*Short problem*
Copy out everything from the start of the material down to the line containing "6.49 metres", with both ends included, but shift every number in the answers (the point coordinates and the distance) up by 69. Leave the pictures out.

*Material to process*
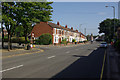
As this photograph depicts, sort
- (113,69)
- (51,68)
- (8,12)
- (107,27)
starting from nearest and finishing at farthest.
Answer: (113,69), (51,68), (8,12), (107,27)

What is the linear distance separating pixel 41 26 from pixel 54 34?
6.49 metres

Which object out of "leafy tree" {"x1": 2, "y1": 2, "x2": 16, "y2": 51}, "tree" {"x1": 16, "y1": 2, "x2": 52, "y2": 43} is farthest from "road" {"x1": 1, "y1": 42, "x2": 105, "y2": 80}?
"tree" {"x1": 16, "y1": 2, "x2": 52, "y2": 43}

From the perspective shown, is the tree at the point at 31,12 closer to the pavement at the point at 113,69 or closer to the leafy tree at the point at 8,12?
the leafy tree at the point at 8,12

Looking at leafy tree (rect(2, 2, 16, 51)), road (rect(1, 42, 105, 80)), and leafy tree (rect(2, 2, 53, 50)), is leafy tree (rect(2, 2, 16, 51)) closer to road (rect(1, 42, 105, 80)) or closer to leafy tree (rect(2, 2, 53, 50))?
leafy tree (rect(2, 2, 53, 50))

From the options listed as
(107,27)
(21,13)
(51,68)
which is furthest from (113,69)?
(107,27)

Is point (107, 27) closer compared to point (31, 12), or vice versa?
point (31, 12)

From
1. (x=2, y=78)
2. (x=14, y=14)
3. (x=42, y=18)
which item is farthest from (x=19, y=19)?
(x=2, y=78)

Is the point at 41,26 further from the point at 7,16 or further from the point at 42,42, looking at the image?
the point at 7,16

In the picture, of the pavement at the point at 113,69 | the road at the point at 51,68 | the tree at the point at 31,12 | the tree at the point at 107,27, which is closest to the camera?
the pavement at the point at 113,69

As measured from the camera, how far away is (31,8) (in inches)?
994

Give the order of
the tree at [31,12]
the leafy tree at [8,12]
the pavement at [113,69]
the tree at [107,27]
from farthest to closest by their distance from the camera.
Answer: the tree at [107,27] < the tree at [31,12] < the leafy tree at [8,12] < the pavement at [113,69]

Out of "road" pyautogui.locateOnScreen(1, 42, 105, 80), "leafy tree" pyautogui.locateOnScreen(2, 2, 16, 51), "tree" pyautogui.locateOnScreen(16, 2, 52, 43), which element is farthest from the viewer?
"tree" pyautogui.locateOnScreen(16, 2, 52, 43)

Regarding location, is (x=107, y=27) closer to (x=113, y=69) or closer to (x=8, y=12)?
(x=8, y=12)

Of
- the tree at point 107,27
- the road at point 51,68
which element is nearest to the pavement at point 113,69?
the road at point 51,68
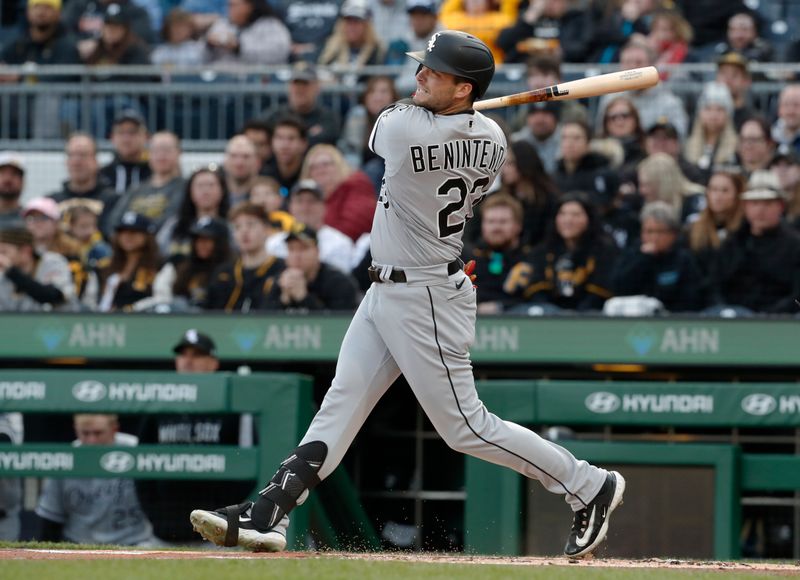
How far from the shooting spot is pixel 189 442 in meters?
7.60

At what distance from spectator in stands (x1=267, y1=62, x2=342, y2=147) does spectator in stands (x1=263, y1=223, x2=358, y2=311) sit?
1.78m

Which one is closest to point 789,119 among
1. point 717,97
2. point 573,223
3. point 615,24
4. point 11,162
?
point 717,97

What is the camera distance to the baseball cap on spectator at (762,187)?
8547 mm

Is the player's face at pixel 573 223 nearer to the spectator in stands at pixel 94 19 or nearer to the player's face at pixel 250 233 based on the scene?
the player's face at pixel 250 233

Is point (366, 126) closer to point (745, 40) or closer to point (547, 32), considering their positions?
point (547, 32)

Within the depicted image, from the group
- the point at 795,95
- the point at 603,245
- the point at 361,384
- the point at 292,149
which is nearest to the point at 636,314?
the point at 603,245

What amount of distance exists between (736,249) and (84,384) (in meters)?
3.90

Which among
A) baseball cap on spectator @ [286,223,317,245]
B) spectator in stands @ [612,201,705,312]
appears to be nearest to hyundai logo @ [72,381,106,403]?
baseball cap on spectator @ [286,223,317,245]

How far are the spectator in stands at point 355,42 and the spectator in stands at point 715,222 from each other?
355cm

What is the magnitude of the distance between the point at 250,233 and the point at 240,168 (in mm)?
1162

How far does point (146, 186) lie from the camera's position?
10.2m

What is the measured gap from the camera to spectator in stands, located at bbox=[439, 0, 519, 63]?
11.3m

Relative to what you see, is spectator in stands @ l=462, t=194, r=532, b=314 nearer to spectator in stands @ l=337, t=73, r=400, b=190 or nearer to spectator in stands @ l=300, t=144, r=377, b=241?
spectator in stands @ l=300, t=144, r=377, b=241

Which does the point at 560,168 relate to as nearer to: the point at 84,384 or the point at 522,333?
the point at 522,333
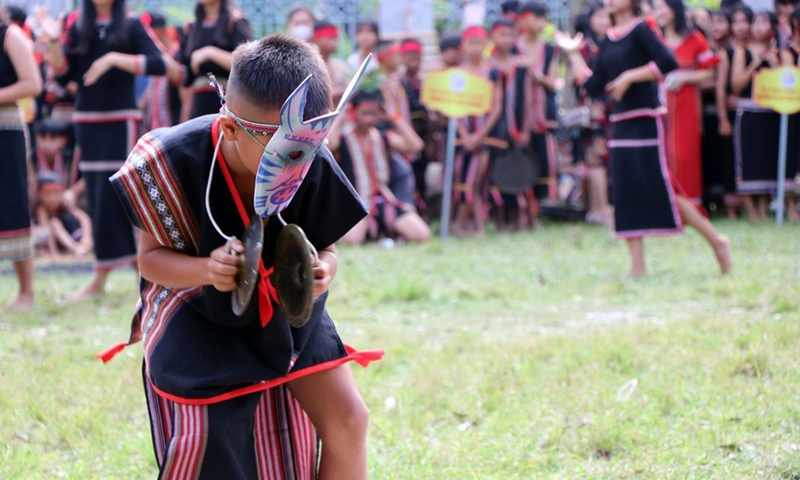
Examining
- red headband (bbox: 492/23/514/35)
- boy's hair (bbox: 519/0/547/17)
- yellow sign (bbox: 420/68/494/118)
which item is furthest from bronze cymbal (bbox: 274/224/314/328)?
boy's hair (bbox: 519/0/547/17)

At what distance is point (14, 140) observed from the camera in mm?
5852

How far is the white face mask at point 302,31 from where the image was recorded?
9398 millimetres

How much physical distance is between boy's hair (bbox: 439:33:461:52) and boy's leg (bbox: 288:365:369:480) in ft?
27.1

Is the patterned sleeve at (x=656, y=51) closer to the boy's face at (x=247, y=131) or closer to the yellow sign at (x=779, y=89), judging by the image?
the yellow sign at (x=779, y=89)

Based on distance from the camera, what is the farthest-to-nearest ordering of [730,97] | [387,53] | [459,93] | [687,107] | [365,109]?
[387,53]
[730,97]
[687,107]
[459,93]
[365,109]

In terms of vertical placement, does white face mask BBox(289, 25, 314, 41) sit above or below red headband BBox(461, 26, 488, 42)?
above

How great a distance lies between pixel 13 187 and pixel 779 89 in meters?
6.56

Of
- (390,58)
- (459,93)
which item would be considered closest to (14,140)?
(459,93)

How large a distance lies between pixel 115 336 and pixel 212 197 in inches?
120

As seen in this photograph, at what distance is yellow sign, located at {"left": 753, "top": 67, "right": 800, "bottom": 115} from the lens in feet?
30.3

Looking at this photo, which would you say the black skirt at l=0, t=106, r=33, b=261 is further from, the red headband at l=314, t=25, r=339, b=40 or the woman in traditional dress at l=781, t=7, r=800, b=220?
the woman in traditional dress at l=781, t=7, r=800, b=220

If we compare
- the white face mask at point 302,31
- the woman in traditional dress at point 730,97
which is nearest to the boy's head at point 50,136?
the white face mask at point 302,31

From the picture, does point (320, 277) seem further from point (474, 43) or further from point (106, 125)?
point (474, 43)

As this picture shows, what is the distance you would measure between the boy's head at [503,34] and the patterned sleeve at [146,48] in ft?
14.1
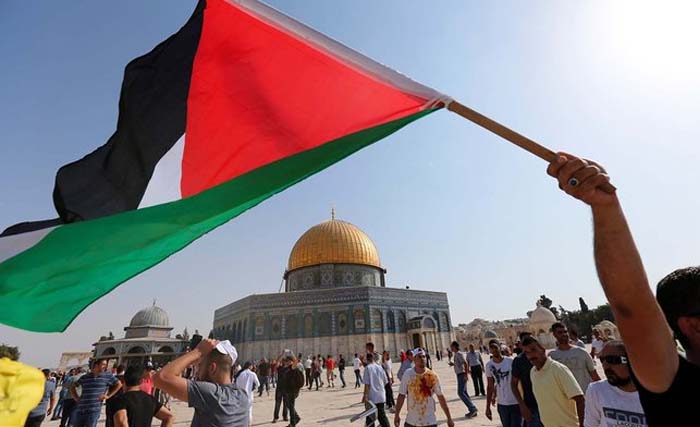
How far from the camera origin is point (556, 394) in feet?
12.7

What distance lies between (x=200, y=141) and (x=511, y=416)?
518 cm

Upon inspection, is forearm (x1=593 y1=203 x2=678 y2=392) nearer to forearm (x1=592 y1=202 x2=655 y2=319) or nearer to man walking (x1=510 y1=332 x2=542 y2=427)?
forearm (x1=592 y1=202 x2=655 y2=319)

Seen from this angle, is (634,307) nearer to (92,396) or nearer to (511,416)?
(511,416)

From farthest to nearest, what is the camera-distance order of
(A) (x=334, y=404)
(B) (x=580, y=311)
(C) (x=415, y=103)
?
(B) (x=580, y=311), (A) (x=334, y=404), (C) (x=415, y=103)

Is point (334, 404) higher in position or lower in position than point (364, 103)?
lower

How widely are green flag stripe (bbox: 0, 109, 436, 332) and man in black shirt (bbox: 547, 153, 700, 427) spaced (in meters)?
1.26

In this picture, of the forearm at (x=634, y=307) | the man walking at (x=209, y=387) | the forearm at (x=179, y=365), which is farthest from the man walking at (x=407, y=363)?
the forearm at (x=634, y=307)

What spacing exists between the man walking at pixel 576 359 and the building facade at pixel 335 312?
2643cm

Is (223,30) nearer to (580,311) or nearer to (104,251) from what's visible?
(104,251)

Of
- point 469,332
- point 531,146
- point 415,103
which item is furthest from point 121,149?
point 469,332

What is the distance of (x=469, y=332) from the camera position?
48.9 metres

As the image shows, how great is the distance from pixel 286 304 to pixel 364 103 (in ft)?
102

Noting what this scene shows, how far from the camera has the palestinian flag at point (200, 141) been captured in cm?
244

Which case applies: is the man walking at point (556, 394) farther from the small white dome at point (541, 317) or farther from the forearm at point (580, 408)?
the small white dome at point (541, 317)
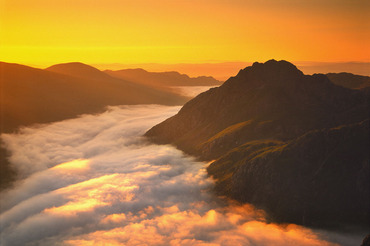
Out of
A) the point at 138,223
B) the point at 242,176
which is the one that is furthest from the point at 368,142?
the point at 138,223

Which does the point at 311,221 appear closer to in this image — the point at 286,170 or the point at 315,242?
the point at 315,242

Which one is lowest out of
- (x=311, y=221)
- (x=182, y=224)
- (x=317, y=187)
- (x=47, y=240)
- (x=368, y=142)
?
(x=47, y=240)

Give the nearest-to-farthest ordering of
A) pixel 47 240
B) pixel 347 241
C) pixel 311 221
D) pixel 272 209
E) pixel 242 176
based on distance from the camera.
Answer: pixel 347 241, pixel 311 221, pixel 272 209, pixel 242 176, pixel 47 240

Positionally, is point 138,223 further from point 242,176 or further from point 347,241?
point 347,241

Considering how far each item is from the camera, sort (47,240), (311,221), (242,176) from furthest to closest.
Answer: (47,240)
(242,176)
(311,221)

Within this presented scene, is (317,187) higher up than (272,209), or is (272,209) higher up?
(317,187)

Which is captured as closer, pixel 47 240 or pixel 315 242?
pixel 315 242

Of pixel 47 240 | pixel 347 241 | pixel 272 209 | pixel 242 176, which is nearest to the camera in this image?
pixel 347 241

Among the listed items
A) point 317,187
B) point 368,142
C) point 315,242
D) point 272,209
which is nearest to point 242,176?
point 272,209

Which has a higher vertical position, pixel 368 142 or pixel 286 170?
pixel 368 142
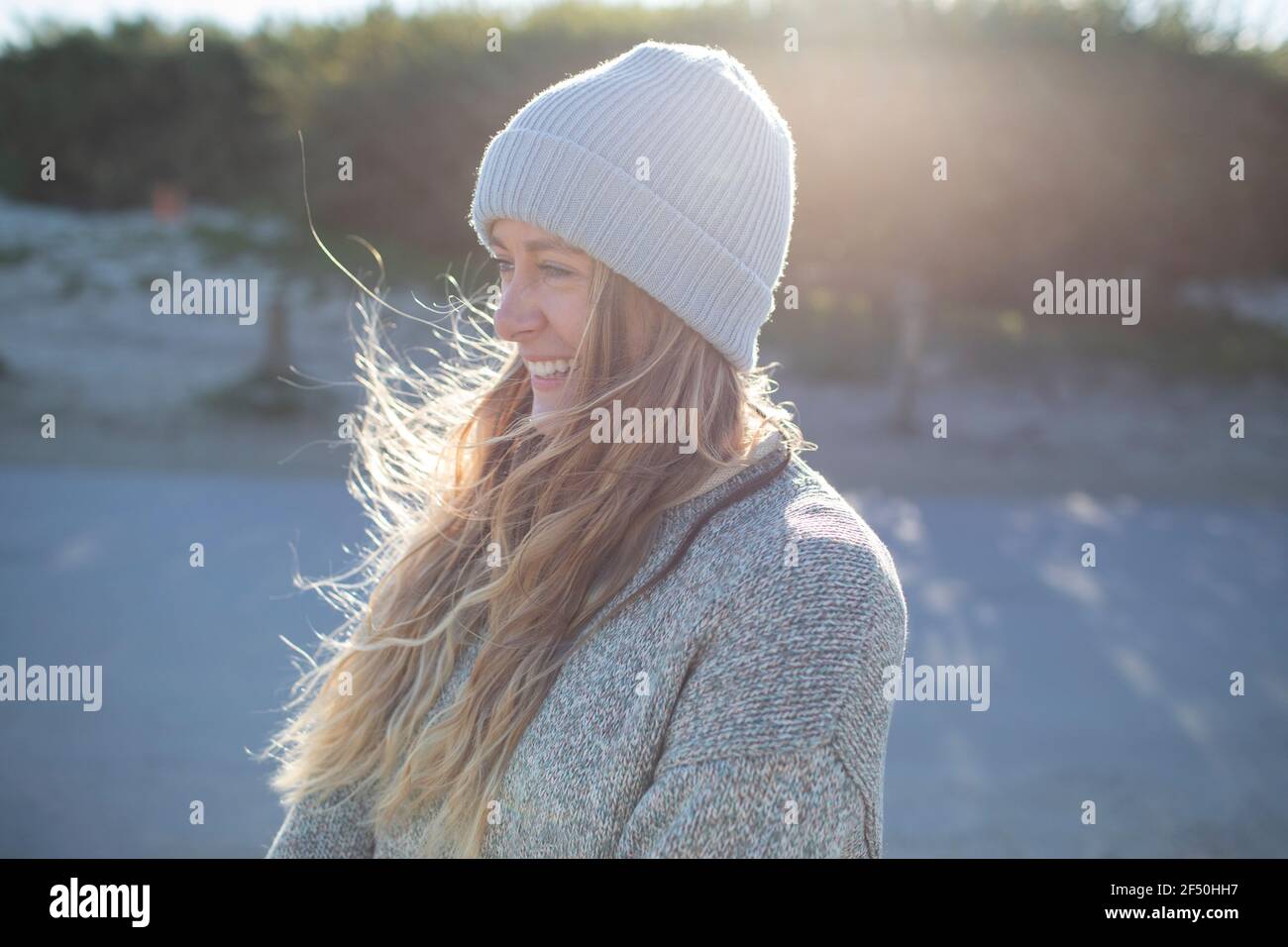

*Expected answer*
As this photograph depicts, sort
- (113,69)
- (51,68)
- (8,12)
- (107,27)
starting from nearest and finishing at farthest.
Answer: (182,138), (120,137), (77,81), (176,96)

What is the linear distance separating pixel 41 26 from pixel 54 34?
75.49 metres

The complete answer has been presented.